Abstract
Establishing robust correspondences between two images is important for computer version tasks. However, in the real scene incorrect correspondences are inevitable no matter what kind of correspondence matching algorithms are adopted due to some complex factors, such as illumination, occlusion, and so on. To reduce the number of incorrect correspondences, an algorithm with the same object and same position constraints (SOSPC), is proposed to remove wrong correspondences from the given putative correspondences in this paper. The algorithm is based on the fact that in the given image pairs correct correspondences locate at the same position on the same objects. To select the correspondences on the same objects, an object matching method based on the correspondences selected by GMS is proposed. To select the correspondences on the correct positions, an iterative fundamental matrix estimation method based on clustering is presented. The experimental results have validated the effectiveness of the same object and the same position constraints, and the method achieves the state-of-art performance on five datasets.
Keywords
Introduction
Finding feature correspondences is a fundamental task in the field of computer vision, which has a wide range of applications such as structure-from-motion, 1 multi-view stereo, 2 image retrieval, 3 simultaneous localization and mapping, 4 face verification, 5 and et al. To acquire accurate correspondences, a popular two-step strategy is used. In the first step, the initial correspondence set is computed by correspondence matching algorithms (e.g. SIFT, 6 ORB, 7 A-KAZE, 8 etc). In the second step, more robust correspondences are determined out from the initial correspondence set by correspondence selection algorithms. By the second step, the ratio of correct correspondences can be raised, which offers more opportunities for the success of the subsequent operations in most cases.
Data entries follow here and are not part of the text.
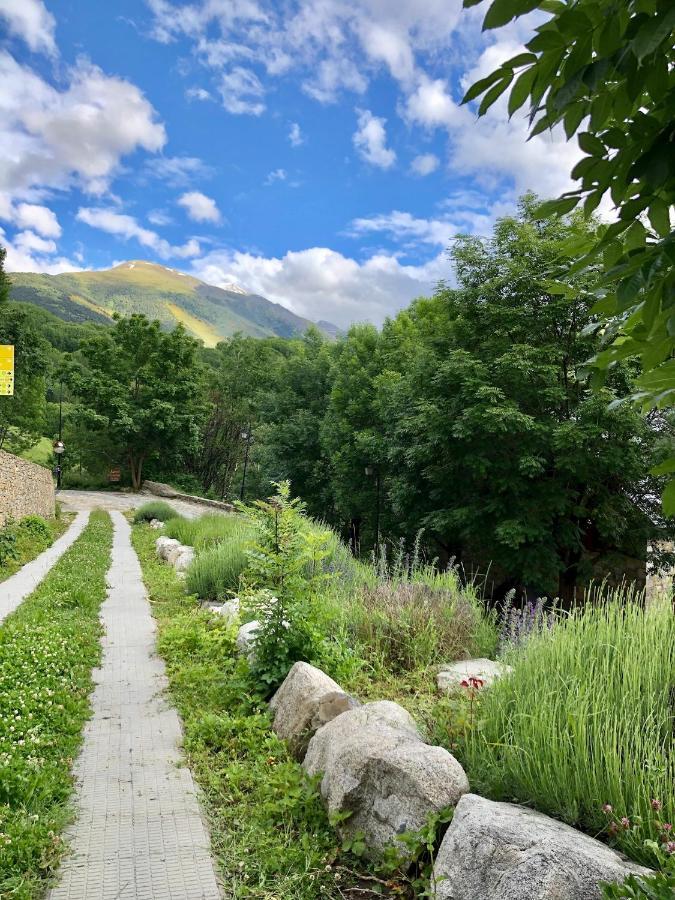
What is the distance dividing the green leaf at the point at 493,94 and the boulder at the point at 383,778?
2.53 m

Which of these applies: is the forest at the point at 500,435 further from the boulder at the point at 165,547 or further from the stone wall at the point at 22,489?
the stone wall at the point at 22,489

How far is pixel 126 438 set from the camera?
124ft

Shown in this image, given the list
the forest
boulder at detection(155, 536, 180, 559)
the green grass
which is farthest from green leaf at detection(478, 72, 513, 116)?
boulder at detection(155, 536, 180, 559)

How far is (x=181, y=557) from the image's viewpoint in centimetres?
1120

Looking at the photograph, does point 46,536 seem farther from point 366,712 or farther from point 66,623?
point 366,712

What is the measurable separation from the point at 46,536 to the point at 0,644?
1117 centimetres

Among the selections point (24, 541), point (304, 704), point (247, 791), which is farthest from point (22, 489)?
point (247, 791)

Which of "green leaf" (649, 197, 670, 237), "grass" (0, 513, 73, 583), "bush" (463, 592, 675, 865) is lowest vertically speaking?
"grass" (0, 513, 73, 583)

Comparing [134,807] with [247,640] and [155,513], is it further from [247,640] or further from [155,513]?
[155,513]

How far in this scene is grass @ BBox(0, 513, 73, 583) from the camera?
1108 cm

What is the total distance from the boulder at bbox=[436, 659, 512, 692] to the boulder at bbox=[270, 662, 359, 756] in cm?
73

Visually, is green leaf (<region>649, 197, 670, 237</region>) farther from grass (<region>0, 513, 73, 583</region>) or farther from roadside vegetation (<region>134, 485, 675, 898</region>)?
grass (<region>0, 513, 73, 583</region>)

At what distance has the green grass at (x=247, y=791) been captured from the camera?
262 cm

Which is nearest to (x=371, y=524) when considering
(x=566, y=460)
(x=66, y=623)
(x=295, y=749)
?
(x=566, y=460)
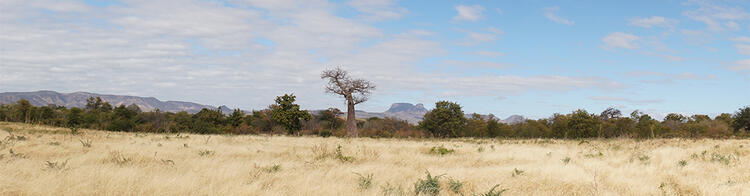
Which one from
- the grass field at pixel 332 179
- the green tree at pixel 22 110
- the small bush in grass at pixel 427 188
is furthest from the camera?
the green tree at pixel 22 110

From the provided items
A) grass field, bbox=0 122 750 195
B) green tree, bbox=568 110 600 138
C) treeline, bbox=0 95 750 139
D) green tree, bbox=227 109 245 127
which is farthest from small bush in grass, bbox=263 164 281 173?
green tree, bbox=227 109 245 127

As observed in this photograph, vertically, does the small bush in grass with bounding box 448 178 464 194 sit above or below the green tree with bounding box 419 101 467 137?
below

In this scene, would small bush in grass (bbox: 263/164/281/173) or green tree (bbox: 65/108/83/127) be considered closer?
small bush in grass (bbox: 263/164/281/173)

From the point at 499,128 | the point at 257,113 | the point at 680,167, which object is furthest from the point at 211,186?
the point at 257,113

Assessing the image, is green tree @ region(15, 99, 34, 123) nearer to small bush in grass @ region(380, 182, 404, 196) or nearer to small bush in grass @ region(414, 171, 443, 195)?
small bush in grass @ region(380, 182, 404, 196)

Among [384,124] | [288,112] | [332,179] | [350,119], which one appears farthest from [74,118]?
[332,179]

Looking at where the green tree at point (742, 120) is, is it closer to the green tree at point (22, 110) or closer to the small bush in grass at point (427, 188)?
the small bush in grass at point (427, 188)

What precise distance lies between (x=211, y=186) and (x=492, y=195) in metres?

Most correspondence matching algorithms establish correspondence relationship between two images by extracting keypoints and local image descriptors.6,7,9,10 Each keypoint has a descriptor to describe its texture, illumination and other features, and keypoints with most similar descriptors are matched. However, many correspondence matching algorithms usually have such problems: (1) due to complexity of real scenes, they are difficult to be adaptable to different photograph conditions in images simultaneously, such as changing viewpoints, repeated structures, different illumination, occlusion, similar textures and so on; (2) many matching algorithms only consider local descriptor, and some global structure information is ignored, which results in many correspondences having similar local structure but belonging to different objects.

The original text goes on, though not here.